0.1 * 2 = 0.2 0.2 * 2 = 0.4 0.4 * 2 = 0.8 0.8 * 2 = 1.6 1 0.6 * 2 = 1.2 1 0.2 * 2 = 0.4 0.4 * 2 = 0.8 0 0.8 * 2 = 1.6 1 0.6 * 2 = 1.2 1 0.2 * 2 = 0.4 0.4 * 2 = 0.8 0.8 * 2 = 1.6 1 0.6 * 2 = 1.2 1 0.2 * 2 = 0.4 0.4 * 2 = 0.8 0 0.8 * 2 = 1.6 1 0.6 * 2 = 1.2 1 0.2 * 2 = 0.4 0.4 * 2 = 0.8 0 0.8 * 2 = 1.6 1 0.6 * 2 = 1.2 1Copy the code

You can see that this is a number that circulates in an infinite loop of 0011, which means that the decimal part can only approach 0.1 indefinitely, not equal to 0.1. So the precision of this decimal will be lost inside the microcontroller.

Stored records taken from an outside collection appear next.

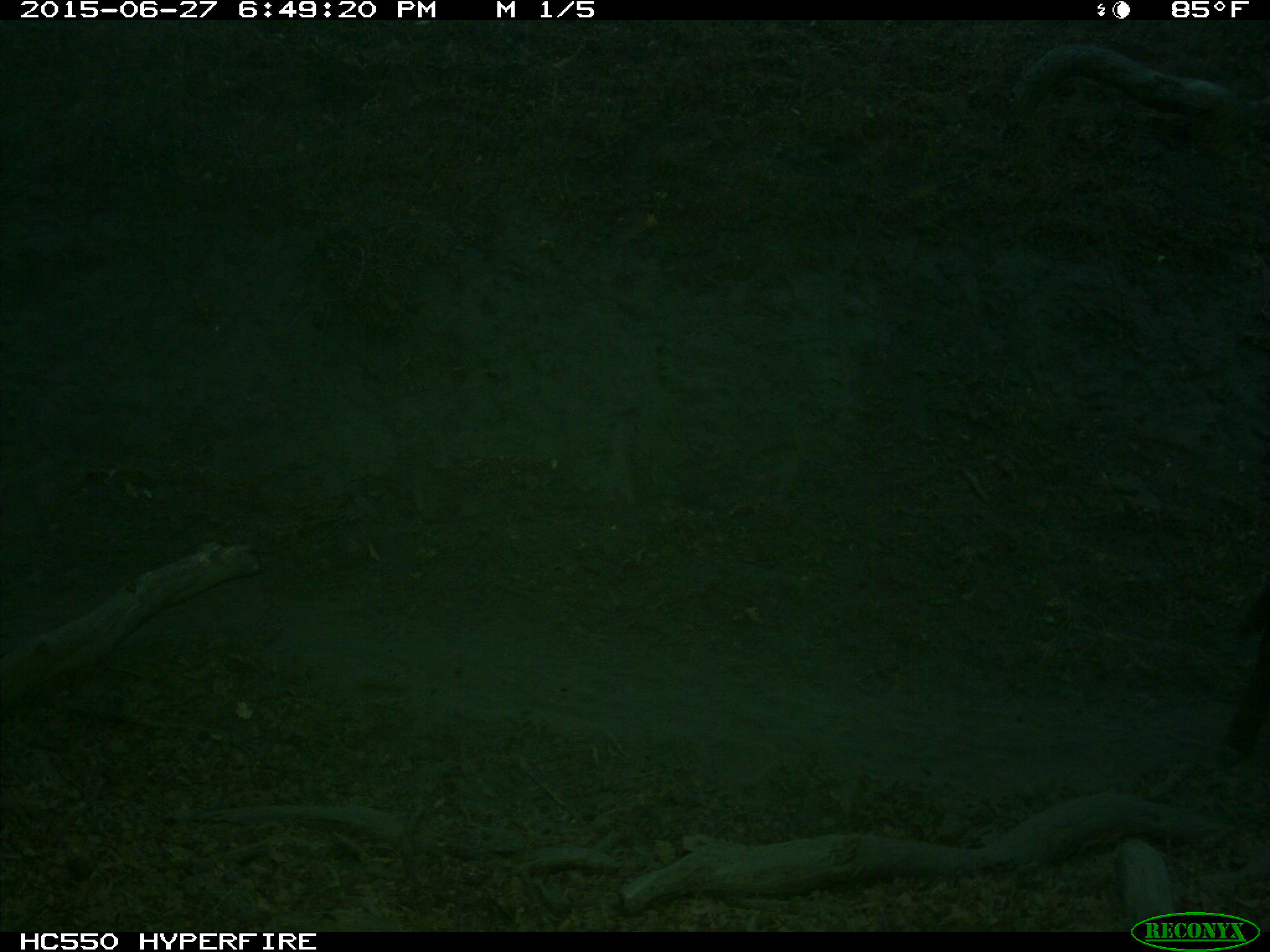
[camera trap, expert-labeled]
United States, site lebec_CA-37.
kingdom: Animalia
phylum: Chordata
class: Mammalia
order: Artiodactyla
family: Bovidae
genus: Bos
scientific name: Bos taurus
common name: domestic cow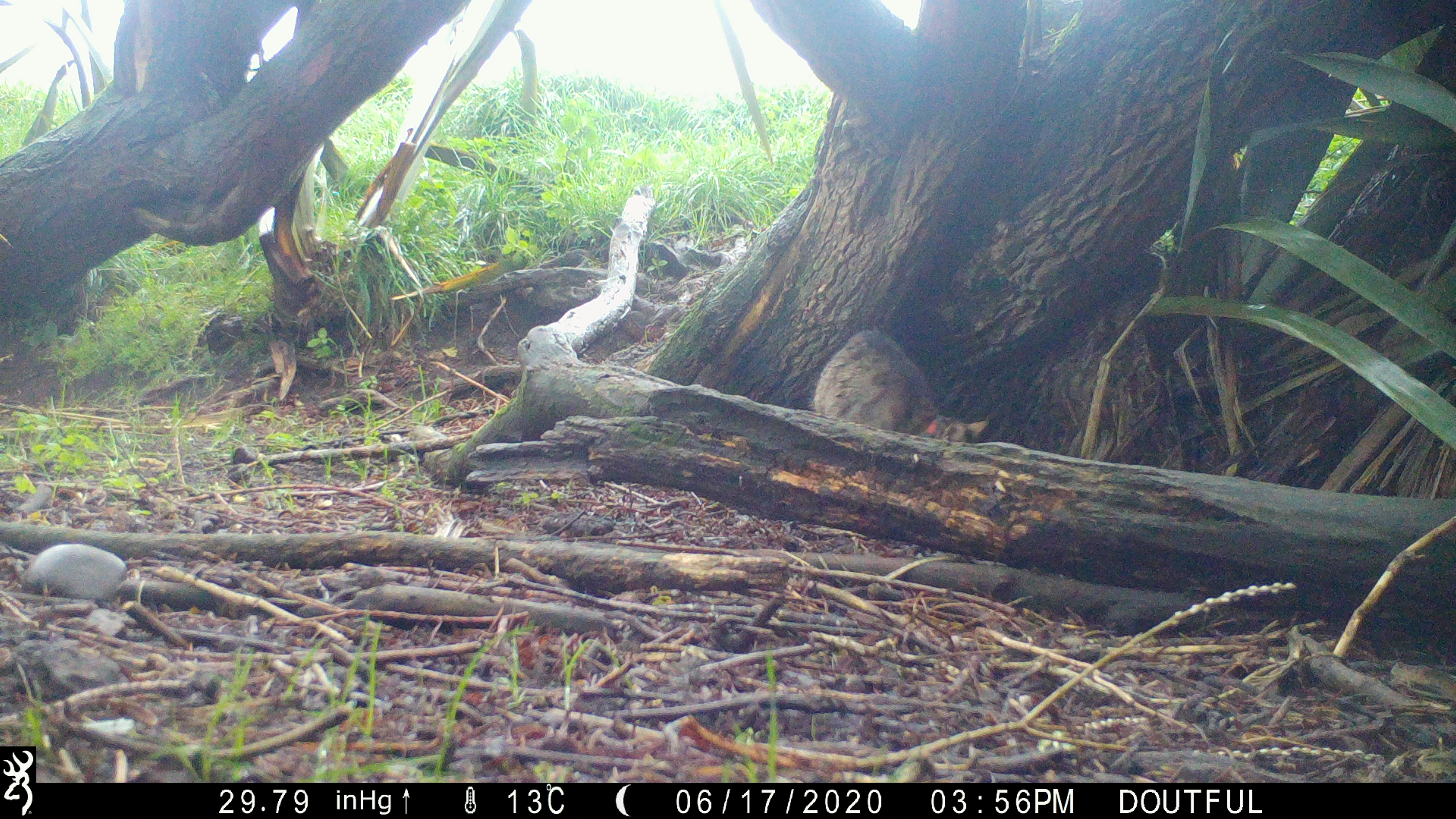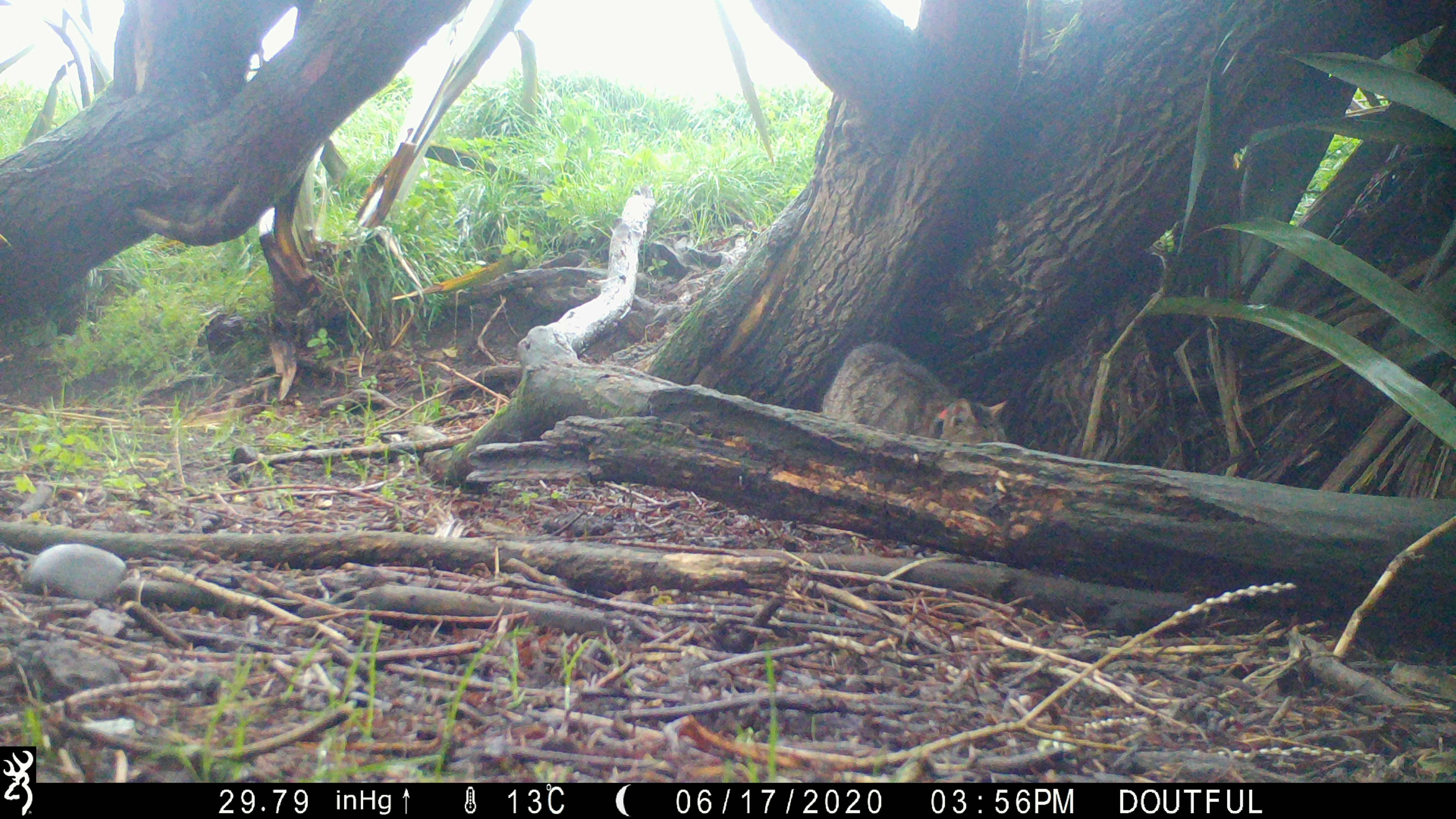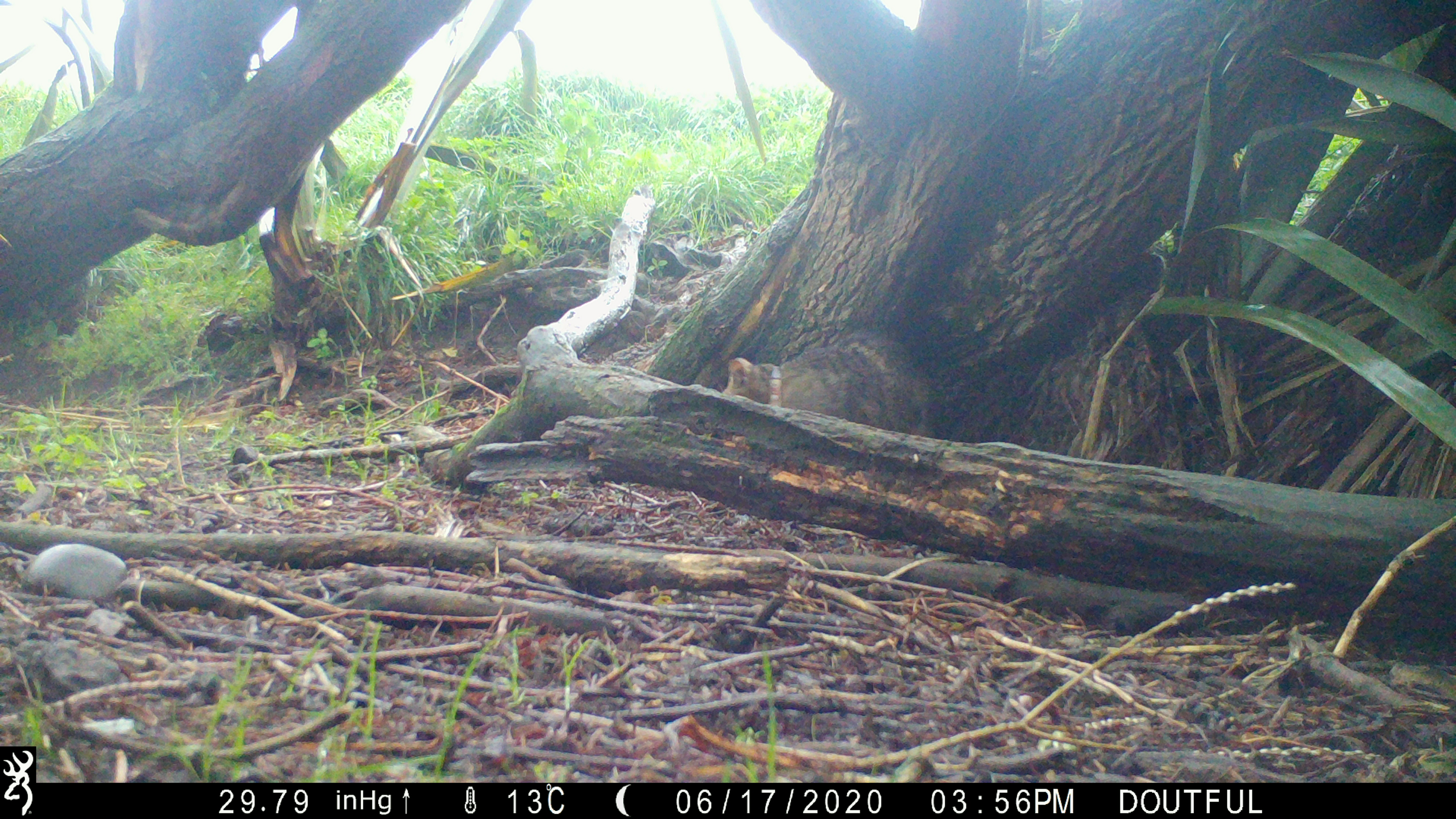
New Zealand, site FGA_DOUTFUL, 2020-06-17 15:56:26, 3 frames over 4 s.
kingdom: Animalia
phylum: Chordata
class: Mammalia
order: Carnivora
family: Felidae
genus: Felis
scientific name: Felis catus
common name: domestic cat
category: cat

The decimal part of the binary number is 0 0011 0011 0011 0011 0011 0011 0011

Then you combine the integers and decimals. The integer part 10 plus the decimal part is 10.0 0011 0011 0011 0011 0011 0011

Now, the exponent, the integer 2 is 2^1 in terms of exponents, so the exponent part is at most 1. The number is then converted to an exponential representation.

Move the decimal point forward one bit so that the whole number is 1 and multiply it by 2^1.

Step 3: Convert the exponential part to binary.

The exponent is 1, but you can’t just write 0000, 0001, because in decimals, the leftmost place is the highest, and the right most place is the lowest. So the left-hand bit is 1/2 to the first, and the right-hand bit is 1/2 to the eighth. So when you compute the binary value of the exponent, you add 127 to it, and then convert it to binary.

1+127=128, the binary number of 128 is 1000, 0000

Step 4: Combine indices and valid data

Index is 1000 0000 valid data is 1.00 0011 0011 0011 0011 0011 0011

When composing, remove the 1 from the integer part of the valid data, because the integer part is always 1 when converted to binary exponential representation. So the combined data is 1000 0000.00 0011 0011 0011 0011 0011 0011

Step 5: Add sign bits

The highest bit is the sign bit, where 0 means a number is positive and 1 means a number is negative. 2.1 is a positive number, so the highest digit is 0.

Add all the data together and you get 0 1000 0000.00 0011 0011 0011 0011 0011 0011

0100 0000 0000 0110 0110 0110 0110 0110 0110

One symbol bit, eight index bits, and 23 valid data bits. If the valid data bits are less than 23 bits, 23 bits must be made up.

The binary number converted to a hexadecimal number is 0x40066666, which is the same as the data stored inside the computer.

If you look at this, the accuracy of floating point numbers is lost when they are stored. Therefore, in the process of calculation, how to keep storage and calculation, then the loss of accuracy will be more severe. This explains why, in the example above, the error occurred only at the fourth step.

When someone says 0.1+0.2 is not equal to 0.3, he is called stupid. Maybe you will smile, because 0.1+0.2 is really not equal to 0.3, it is equal to 0.300000012.

Decimals are so strange, can’t you use decimals when writing programs? Of course not, when there is decimal calculation in the program, in order not to lose the accuracy of the calculation, generally will first expand the decimal multiple into an integer, and then calculate, after the calculation is completed, the integer will be reduced by a certain multiple, in the change back to the decimal.

The program tested above is modified as follows:

Since the sum is 0.0001, the data will be uniformly expanded by 10000 times, so that when the sum is added, 1 can be directly added. When the sum is finished, the data will be reduced by 10000 times, so that the printed data result is correct.